What you will do: Tell how many lines in these records contain the string "textcolor", with only the number as the reply.

Dataset entries:

****

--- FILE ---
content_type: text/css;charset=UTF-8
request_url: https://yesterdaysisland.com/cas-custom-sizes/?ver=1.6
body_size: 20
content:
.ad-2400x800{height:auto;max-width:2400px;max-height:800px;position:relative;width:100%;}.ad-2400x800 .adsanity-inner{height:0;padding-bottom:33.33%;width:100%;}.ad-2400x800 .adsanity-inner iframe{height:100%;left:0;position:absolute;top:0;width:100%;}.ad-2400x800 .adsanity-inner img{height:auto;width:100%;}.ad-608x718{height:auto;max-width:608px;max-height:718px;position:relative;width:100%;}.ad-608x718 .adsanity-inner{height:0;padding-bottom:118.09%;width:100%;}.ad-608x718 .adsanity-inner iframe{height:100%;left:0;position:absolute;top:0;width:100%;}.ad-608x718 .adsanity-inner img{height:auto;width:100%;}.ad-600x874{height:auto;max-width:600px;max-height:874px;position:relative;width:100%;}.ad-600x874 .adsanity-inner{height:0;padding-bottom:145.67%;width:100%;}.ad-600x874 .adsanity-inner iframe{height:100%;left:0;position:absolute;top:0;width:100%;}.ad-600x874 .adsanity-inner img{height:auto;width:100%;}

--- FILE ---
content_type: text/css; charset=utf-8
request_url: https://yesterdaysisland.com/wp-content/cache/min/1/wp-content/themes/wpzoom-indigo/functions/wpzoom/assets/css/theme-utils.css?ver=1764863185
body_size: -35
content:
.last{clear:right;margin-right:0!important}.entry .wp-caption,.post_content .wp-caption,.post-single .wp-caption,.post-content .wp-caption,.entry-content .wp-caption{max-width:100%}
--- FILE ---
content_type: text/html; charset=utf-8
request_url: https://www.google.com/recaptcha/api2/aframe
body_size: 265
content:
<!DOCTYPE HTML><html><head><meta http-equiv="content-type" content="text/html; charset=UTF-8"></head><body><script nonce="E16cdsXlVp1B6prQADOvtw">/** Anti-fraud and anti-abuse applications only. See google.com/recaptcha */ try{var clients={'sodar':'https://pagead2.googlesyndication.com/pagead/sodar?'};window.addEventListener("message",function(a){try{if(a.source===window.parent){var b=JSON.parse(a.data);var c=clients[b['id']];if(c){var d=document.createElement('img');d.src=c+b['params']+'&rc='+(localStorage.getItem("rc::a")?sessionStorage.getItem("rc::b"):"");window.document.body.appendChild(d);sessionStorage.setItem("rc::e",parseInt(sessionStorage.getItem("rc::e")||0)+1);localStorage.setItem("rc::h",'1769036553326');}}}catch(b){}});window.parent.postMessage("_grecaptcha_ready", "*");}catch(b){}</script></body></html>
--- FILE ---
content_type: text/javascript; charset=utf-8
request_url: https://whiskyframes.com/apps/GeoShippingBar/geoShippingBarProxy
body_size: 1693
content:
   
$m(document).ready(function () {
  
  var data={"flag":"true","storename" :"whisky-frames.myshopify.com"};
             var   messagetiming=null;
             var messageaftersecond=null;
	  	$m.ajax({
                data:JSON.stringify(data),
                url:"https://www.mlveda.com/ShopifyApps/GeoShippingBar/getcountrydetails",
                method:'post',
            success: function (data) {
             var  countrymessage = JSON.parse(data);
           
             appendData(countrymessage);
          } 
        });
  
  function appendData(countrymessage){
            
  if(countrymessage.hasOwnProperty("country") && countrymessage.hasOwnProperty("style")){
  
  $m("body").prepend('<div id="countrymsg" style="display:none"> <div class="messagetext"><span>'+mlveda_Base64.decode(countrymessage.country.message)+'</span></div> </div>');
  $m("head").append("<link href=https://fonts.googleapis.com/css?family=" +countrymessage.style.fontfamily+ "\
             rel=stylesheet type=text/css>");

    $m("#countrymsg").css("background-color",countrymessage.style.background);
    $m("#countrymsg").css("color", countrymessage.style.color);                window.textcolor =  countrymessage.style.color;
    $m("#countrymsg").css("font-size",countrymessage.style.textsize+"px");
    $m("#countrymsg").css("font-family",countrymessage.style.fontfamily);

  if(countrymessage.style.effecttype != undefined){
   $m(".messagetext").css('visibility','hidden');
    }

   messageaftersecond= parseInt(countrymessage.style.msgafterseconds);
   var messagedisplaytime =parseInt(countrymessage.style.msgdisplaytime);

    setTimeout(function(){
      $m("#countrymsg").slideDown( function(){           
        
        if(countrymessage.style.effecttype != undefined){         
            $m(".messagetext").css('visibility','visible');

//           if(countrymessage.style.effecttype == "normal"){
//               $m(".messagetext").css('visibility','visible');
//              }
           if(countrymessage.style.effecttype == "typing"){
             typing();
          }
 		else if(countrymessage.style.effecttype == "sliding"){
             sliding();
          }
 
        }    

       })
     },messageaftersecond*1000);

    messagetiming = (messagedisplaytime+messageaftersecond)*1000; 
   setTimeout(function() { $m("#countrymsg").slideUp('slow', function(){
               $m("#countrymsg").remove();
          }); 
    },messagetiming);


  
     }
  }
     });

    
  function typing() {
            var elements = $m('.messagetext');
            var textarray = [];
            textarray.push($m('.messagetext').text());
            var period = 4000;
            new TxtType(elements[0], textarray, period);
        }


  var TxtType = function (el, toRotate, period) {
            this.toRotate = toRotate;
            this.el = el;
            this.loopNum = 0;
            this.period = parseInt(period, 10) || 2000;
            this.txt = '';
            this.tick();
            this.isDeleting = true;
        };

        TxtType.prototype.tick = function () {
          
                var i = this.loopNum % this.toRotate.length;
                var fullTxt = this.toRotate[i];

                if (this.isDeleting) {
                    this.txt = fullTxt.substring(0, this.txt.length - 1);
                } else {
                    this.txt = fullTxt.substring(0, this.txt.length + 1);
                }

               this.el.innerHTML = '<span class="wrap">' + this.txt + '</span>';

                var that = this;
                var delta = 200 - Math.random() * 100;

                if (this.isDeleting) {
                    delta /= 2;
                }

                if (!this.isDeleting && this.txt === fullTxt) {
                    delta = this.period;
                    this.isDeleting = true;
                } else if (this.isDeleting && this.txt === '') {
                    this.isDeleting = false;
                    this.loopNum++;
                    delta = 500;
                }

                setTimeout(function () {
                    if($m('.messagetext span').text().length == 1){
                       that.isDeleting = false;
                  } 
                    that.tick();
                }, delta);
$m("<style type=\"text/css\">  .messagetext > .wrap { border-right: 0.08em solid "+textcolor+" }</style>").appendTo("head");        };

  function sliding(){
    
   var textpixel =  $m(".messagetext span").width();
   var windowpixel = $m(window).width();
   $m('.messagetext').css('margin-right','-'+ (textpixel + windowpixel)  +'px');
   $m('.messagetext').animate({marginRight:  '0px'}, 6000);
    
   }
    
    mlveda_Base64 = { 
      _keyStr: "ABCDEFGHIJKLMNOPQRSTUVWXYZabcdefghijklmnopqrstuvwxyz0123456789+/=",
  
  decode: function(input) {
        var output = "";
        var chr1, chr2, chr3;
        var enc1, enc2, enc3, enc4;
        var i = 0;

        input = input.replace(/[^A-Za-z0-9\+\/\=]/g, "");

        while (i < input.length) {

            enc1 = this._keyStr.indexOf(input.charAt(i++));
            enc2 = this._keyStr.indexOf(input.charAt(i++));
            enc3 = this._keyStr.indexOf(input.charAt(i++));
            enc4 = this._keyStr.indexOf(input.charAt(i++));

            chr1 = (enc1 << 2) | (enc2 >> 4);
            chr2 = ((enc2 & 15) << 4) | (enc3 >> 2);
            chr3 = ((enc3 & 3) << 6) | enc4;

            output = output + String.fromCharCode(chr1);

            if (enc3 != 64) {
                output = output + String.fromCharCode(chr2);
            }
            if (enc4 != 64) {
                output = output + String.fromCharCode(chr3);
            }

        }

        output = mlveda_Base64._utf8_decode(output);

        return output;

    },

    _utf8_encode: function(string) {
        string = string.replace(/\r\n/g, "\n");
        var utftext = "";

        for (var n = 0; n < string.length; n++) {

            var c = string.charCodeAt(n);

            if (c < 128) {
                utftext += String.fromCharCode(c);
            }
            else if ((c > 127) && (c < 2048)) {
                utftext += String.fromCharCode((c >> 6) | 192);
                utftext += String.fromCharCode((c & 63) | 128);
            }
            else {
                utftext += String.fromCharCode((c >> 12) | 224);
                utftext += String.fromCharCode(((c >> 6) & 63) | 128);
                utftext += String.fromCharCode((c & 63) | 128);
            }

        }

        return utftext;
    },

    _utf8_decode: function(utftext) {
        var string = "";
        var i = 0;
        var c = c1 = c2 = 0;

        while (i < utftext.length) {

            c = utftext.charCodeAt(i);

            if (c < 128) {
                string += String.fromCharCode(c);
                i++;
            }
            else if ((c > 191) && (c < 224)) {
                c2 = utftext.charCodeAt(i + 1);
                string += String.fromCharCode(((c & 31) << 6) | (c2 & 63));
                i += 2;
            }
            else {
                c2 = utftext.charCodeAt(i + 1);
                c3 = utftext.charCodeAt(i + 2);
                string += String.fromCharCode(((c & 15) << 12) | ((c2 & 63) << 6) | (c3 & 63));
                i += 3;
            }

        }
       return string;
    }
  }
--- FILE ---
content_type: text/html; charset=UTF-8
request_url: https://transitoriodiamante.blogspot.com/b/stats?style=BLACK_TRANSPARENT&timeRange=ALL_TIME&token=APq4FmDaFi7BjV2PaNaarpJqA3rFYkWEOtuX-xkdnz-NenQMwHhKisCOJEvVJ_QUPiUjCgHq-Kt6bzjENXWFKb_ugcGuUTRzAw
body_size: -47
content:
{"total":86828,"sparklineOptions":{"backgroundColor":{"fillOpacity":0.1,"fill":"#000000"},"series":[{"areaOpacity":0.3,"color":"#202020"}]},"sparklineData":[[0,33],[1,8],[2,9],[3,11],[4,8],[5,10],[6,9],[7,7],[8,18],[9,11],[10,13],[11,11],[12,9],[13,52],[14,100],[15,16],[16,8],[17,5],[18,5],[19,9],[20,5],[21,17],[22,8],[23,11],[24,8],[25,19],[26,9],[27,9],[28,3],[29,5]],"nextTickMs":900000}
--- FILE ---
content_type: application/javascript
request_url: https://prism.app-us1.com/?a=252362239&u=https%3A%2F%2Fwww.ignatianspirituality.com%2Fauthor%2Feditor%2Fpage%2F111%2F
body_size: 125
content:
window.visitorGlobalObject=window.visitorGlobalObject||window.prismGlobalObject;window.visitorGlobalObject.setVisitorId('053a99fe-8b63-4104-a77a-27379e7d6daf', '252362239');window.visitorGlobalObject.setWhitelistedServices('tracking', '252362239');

****

Task result: 2